(Data extracted from a collection)
>> Start

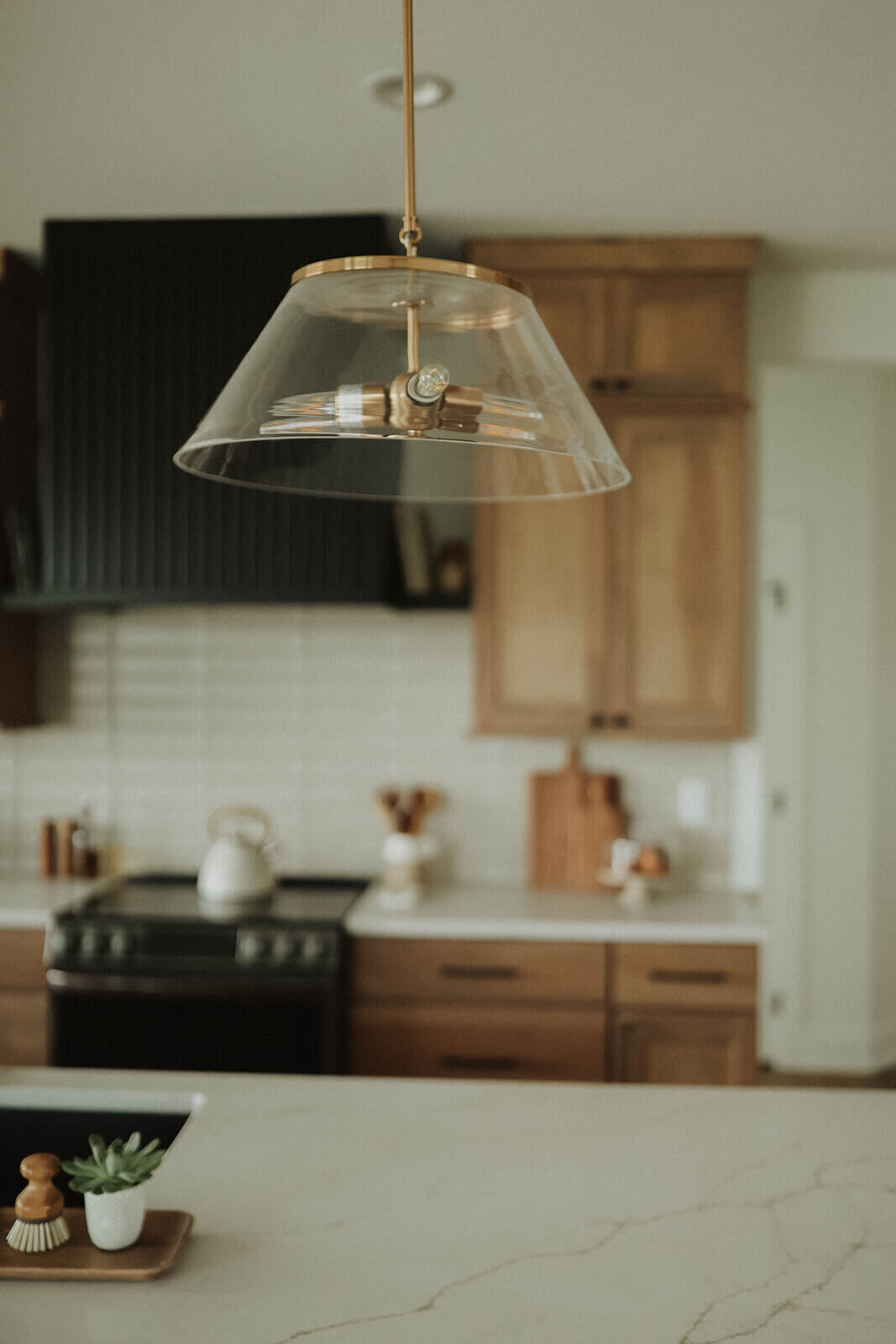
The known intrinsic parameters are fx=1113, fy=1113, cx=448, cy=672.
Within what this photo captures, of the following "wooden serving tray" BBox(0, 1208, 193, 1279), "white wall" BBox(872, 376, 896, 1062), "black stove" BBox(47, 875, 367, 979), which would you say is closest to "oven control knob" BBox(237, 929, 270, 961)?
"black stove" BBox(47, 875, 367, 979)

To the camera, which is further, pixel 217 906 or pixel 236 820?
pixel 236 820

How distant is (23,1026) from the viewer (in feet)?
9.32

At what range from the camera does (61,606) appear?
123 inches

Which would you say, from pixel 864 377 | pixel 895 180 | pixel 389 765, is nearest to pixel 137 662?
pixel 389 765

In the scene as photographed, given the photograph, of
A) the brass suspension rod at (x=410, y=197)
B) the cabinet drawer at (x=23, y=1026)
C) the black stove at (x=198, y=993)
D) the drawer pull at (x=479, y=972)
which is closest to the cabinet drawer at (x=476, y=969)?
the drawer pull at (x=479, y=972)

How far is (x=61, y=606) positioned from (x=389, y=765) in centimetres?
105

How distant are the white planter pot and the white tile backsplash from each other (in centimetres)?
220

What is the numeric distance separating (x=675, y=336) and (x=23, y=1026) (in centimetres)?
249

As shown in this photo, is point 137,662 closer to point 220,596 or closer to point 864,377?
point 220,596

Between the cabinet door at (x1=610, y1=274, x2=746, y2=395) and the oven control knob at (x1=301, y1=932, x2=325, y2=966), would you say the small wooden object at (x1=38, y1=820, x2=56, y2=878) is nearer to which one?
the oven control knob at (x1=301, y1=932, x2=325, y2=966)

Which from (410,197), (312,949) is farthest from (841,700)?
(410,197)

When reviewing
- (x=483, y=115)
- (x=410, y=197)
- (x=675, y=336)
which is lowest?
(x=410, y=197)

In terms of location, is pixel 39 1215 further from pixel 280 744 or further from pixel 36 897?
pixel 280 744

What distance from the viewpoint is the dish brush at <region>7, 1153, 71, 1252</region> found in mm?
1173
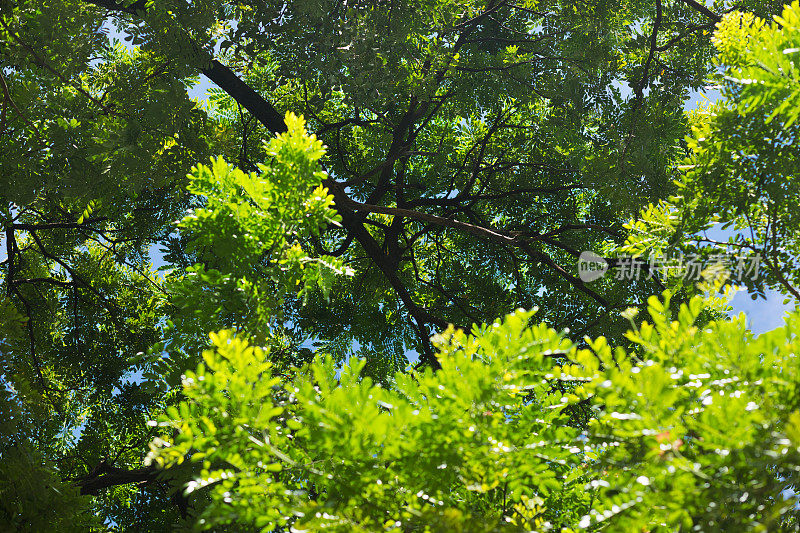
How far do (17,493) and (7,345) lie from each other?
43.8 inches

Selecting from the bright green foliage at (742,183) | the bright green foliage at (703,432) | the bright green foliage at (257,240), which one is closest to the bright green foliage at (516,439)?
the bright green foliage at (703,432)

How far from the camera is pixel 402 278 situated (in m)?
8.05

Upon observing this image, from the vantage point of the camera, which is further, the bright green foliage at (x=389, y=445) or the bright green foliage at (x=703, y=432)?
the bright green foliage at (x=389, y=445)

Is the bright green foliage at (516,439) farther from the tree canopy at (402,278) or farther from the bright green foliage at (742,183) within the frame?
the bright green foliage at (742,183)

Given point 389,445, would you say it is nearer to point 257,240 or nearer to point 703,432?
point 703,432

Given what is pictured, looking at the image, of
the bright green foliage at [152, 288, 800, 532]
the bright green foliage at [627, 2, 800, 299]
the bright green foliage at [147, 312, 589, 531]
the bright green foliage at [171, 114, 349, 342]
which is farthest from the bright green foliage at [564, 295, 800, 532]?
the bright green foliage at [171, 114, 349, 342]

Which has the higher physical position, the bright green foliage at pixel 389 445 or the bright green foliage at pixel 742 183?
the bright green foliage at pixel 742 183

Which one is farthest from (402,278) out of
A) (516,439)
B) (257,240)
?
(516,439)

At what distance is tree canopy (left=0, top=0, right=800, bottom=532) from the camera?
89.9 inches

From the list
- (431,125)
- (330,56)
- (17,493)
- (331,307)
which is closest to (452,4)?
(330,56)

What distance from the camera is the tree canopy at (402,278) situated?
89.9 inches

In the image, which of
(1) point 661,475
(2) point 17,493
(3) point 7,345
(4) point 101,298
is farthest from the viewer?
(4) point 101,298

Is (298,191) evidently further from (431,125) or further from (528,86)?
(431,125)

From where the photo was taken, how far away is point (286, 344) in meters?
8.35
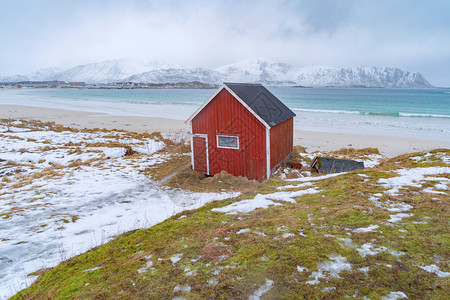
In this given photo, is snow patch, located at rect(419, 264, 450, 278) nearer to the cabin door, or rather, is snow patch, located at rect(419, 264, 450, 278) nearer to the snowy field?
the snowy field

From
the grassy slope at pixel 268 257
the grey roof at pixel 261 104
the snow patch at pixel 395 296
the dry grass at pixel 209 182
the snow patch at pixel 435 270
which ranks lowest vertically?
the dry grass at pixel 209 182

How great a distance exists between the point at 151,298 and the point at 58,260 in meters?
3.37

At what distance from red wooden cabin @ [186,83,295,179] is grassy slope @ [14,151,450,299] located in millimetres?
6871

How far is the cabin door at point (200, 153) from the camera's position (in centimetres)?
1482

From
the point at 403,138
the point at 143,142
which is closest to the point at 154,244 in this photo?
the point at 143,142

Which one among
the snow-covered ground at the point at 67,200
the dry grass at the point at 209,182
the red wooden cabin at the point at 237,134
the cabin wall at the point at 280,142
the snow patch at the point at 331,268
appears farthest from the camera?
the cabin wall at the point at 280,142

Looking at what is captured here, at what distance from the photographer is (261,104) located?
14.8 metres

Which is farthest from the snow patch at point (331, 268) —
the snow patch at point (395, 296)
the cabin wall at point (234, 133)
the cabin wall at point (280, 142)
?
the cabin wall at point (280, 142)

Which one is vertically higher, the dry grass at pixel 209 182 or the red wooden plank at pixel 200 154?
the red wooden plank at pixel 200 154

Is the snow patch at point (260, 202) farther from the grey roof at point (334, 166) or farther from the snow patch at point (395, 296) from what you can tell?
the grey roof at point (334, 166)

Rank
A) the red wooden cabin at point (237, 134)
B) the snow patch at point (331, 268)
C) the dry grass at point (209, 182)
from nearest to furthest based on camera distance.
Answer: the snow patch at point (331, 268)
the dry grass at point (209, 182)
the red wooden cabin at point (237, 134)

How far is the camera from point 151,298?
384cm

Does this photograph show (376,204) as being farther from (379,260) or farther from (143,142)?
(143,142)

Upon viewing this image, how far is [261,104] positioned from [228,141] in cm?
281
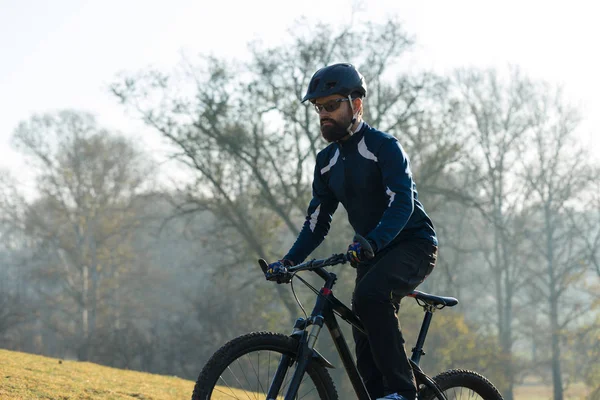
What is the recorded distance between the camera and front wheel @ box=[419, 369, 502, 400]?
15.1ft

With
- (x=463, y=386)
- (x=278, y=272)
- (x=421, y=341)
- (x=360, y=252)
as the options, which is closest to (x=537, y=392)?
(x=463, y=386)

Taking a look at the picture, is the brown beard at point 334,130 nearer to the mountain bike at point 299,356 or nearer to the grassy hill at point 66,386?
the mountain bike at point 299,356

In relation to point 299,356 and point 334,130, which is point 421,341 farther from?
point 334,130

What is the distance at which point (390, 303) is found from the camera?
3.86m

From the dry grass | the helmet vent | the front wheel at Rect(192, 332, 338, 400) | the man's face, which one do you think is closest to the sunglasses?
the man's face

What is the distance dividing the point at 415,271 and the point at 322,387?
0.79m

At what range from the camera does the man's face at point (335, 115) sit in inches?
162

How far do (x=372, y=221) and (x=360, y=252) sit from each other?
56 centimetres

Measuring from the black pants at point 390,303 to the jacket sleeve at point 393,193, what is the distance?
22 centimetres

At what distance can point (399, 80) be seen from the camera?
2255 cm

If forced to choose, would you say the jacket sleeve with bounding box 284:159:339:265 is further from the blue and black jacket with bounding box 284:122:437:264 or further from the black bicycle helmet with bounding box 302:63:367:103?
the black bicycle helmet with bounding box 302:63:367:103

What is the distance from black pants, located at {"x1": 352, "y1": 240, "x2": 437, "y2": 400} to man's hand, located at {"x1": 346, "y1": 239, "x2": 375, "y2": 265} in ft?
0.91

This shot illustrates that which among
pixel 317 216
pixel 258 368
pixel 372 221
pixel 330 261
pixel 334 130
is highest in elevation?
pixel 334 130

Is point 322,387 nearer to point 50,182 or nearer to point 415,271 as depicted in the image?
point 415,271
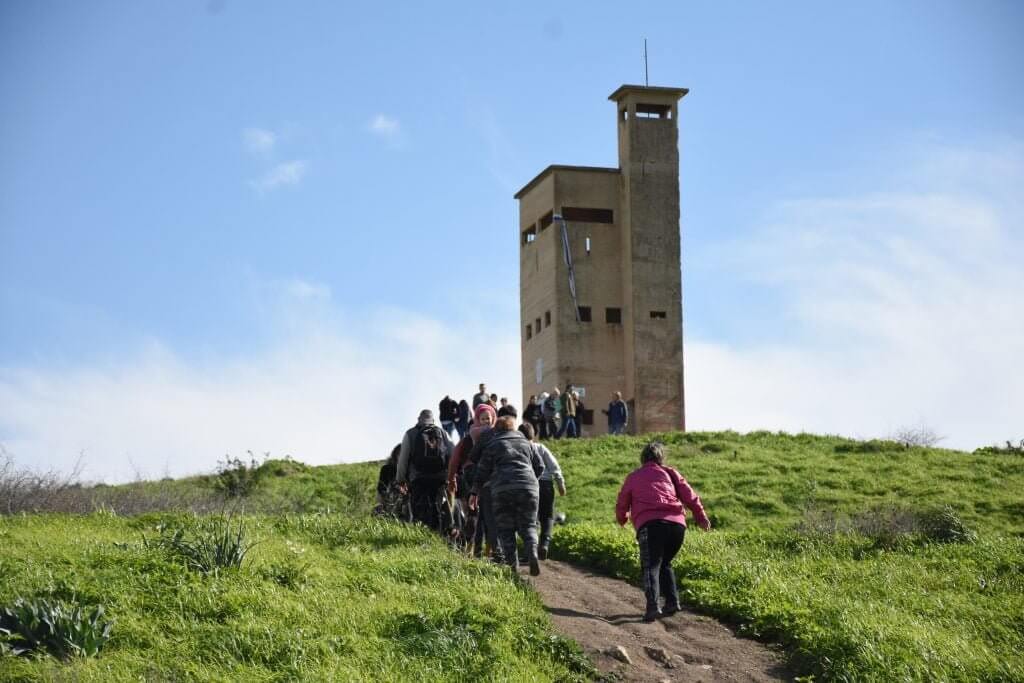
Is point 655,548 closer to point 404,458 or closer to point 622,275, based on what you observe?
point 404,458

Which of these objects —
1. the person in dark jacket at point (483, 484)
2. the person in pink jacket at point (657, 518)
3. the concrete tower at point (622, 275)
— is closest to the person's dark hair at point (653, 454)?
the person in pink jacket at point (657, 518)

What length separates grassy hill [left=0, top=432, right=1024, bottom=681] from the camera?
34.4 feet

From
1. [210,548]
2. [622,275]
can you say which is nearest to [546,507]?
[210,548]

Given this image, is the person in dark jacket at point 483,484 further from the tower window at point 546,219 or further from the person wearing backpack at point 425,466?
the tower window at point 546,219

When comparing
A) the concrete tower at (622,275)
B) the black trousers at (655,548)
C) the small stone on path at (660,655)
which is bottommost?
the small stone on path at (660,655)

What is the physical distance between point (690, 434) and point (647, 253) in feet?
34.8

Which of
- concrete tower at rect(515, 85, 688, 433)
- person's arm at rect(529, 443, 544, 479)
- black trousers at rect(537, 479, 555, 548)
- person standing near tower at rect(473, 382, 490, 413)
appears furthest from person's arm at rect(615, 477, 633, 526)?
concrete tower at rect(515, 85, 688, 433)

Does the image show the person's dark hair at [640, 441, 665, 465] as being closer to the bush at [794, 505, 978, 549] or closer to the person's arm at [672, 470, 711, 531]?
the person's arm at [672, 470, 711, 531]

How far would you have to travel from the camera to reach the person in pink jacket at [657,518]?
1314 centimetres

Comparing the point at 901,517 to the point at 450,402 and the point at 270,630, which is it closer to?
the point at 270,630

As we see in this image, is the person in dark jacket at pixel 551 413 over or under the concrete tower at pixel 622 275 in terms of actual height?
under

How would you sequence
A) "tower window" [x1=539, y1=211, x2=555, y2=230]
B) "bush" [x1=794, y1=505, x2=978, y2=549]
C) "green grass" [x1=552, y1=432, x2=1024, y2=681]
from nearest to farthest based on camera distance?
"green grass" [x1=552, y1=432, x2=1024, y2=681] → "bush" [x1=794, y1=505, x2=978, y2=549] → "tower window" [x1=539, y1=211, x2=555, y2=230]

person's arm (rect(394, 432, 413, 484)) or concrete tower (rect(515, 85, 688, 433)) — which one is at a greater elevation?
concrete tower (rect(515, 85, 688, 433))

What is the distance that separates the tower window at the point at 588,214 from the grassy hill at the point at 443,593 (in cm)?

>> End

» **TASK TO COMPLETE**
List every line above that contains the term "terms".

» **EXERCISE RESPONSE**
In terms of location, is pixel 39 1215 further from pixel 280 744 or further from pixel 36 897?
As we see in this image, is the person in dark jacket at pixel 551 413 over or under the concrete tower at pixel 622 275 in terms of actual height?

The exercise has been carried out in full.